Depuis quarante ans, les élus privilégient, sans succès, la rénovation urbaine à l’aspect économique et social. Comment sortir de cet échec? Il faudrait notamment changer de regard sur les minorités, explique le sociologue.

Thomas Kirszbaum Sociologue, chercheur associé à l’Institut des sciences sociales du politique (ENS de Cachan et Université Paris Ouest, CNRS). Spécialiste des politiques urbaines et de lutte contre les discriminations, le sociologue Thomas Kirszbaum estime que le plus urgent pour améliorer la vie des habitants dans les quartiers serait de progresser dans «la redistribution sociale»et changer les représentations.

Après quarante ans de politique de la ville, comment expliquer que la situation des quartiers n’ait pas vraiment évolué ?

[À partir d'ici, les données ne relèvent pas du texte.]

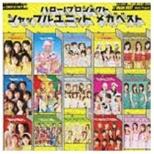 Hello! Project/ハロー! プロジェクト シャッフルユニット メガベスト DVD付 【CD】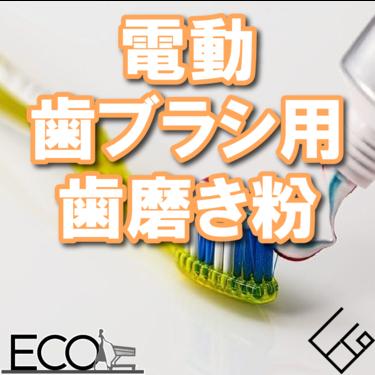 電動歯ブラシ用歯磨き粉おすすめ人気10選【正しい歯磨きの方法もご紹介!】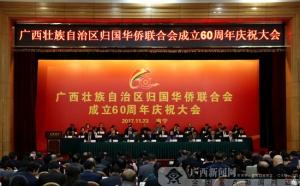 自治区侨联成立60周年庆祝大会举行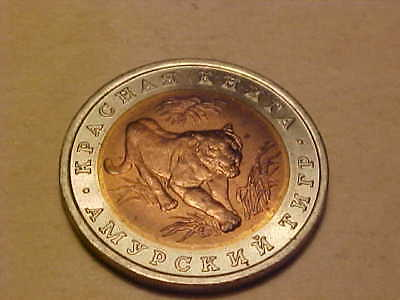 Russia 1992 Ten Roubles Wildlife Series, Tiger, Uncirculated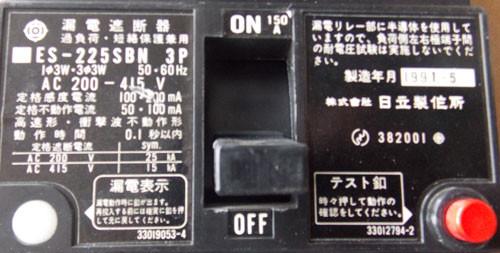 Hitachi ES-225SBN 3P 3 Pole 150 Amp 200-415V Fuse Free Circuit Breaker - Used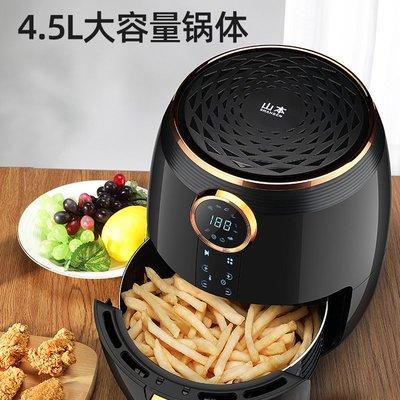 空氣炸鍋山本6898家用空氣電炸鍋智能觸摸屏薯條機4.5L大容量全自動烤箱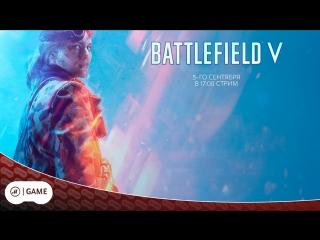 Battlefield V ЗБТ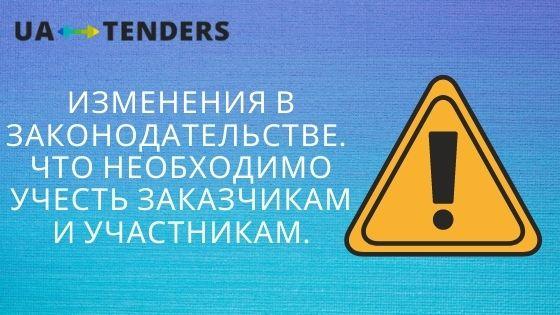 Изменения в закупочному законодательстве. Что необходимо учесть Заказчикам и Участникам.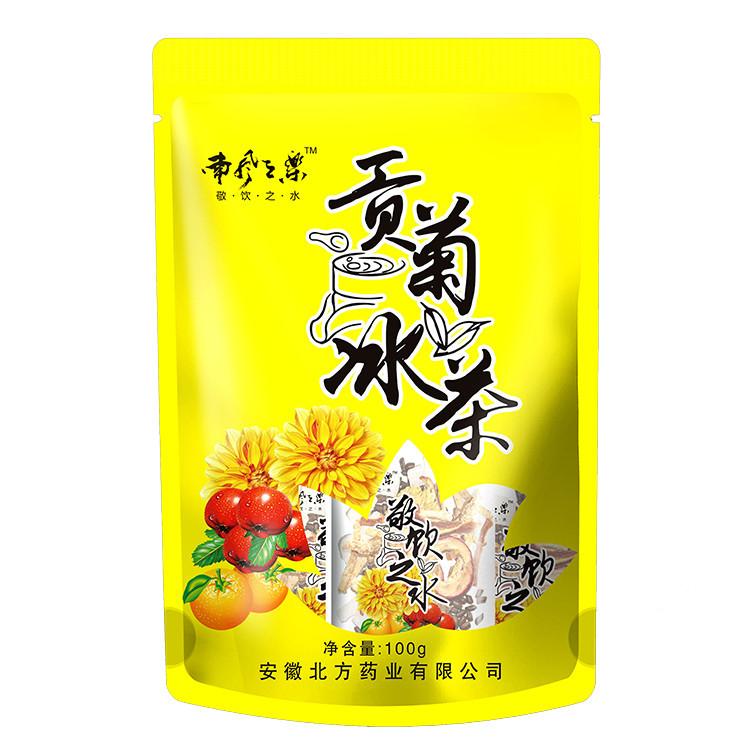 贡菊冰茶 100g袋装 贡菊花茶 清热去火 陈皮山楂开胃花果茶包邮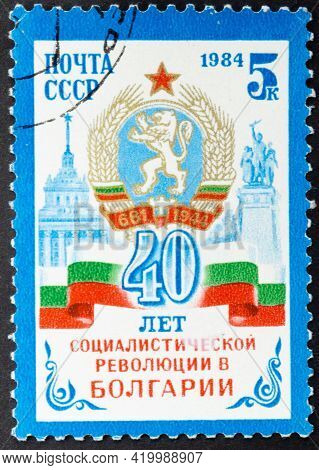 Ussr - Circa 1984: Postage Stamp 'coat Of Arms And Flag Of The People's Republic Of Bulgaria'. Serie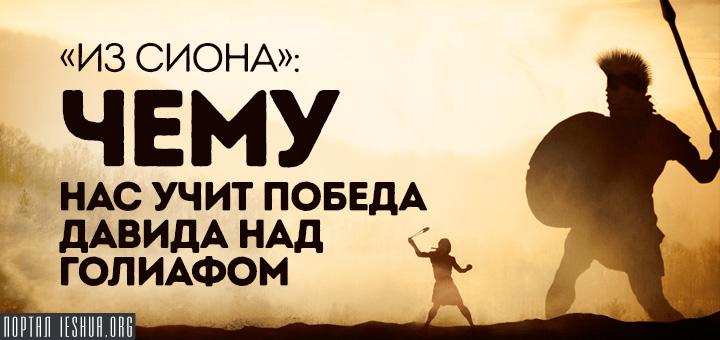«Из Сиона»: Чему нас учит победа Давида над Голиафом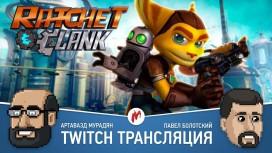 Ratchet and Clank и Dark Souls3 в прямом эфире «Игромании»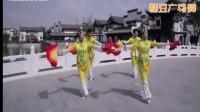 全国第七套健身秧歌完整教学视频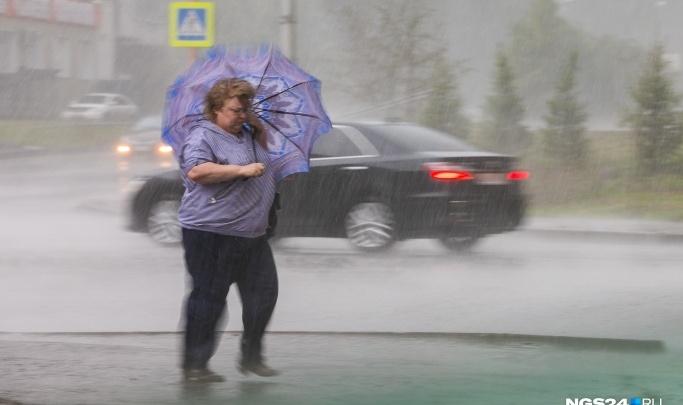 В ночь на субботу на Красноярск надвигается шквалистый ветер и заморозки
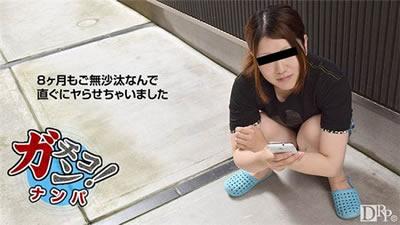 【110916_01】业余搭讪〜搭讪了被朋友放鸽子而空闲的女儿〜森真由
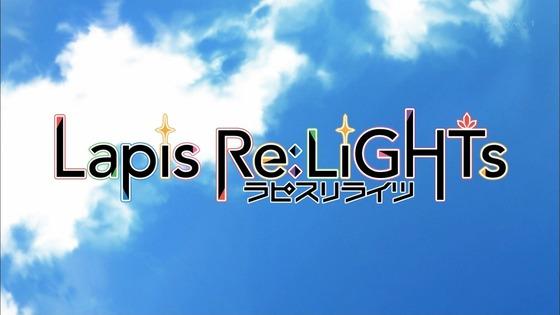 「ラピスリライツ Lapis ReLiGHTs」第1話感想  (16)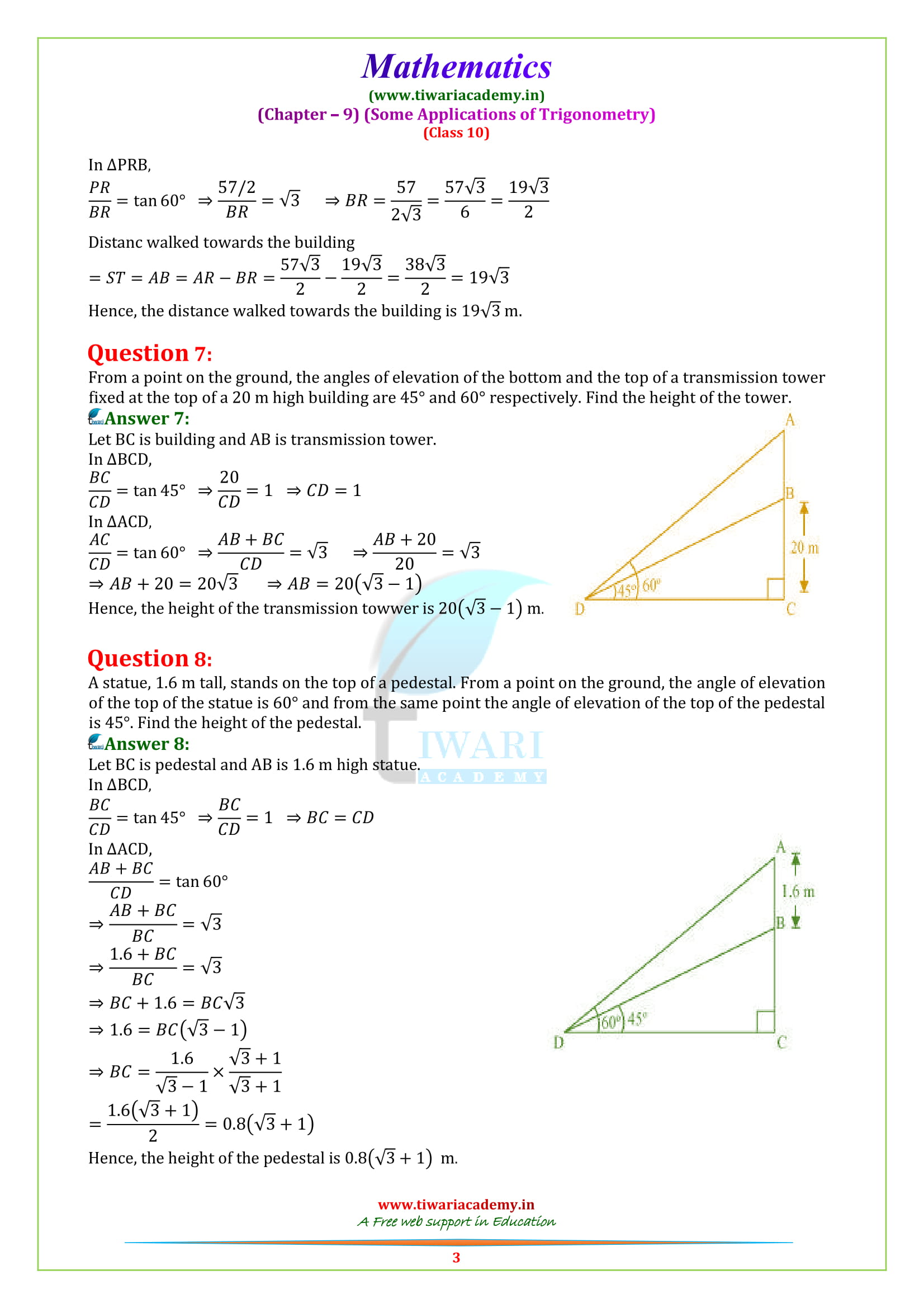NCERT Solutions for class 10 Maths exercise 9.1 question 6, 7, 8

Le facteur principal est le suivant : les populations bougent, mais les quartiers restent. D’un recensement décennal à l’autre, environ la moitié de la population adulte d’un quartier n’est plus la même. C’est le paradoxe fondamental de la politique de la ville. Si l’on regarde de manière statique les indicateurs relatifs aux populations, alors, oui, ces quartiers vont mal et le mal tend à s’aggraver dans les périodes de récession économique. Mais si l’on regarde la dynamique, en prenant en compte les flux d’entrée et de sortie, alors on voit que ces quartiers jouent tout à la fois un rôle d’accueil résidentiel et de promotion sociale – même s’il ne faut pas minimiser les phénomènes d’enfermement. Déplorer la permanence des quartiers après quarante ans de politique de la ville, c’est aussi et surtout s’empêcher de voir le caractère structurel de la concentration de la pauvreté et des minorités dans certains espaces. Des phénomènes qui ne sont pas une spécificité contemporaine ou française. La particularité de la France, c’est une surenchère du discours politique, de droite comme de gauche, qui assigne un horizon impossible à la politique de la ville, celui de faire disparaître le problème des banlieues. En promettant d’en faire des quartiers «comme les autres», de revenir à une situation «normale», ces discours entretiennent une nostalgie mortifère, elle aussi très française : celle du «c’était mieux avant», qui suggère que «c’était mieux avant que les immigrés entrent dans les HLM».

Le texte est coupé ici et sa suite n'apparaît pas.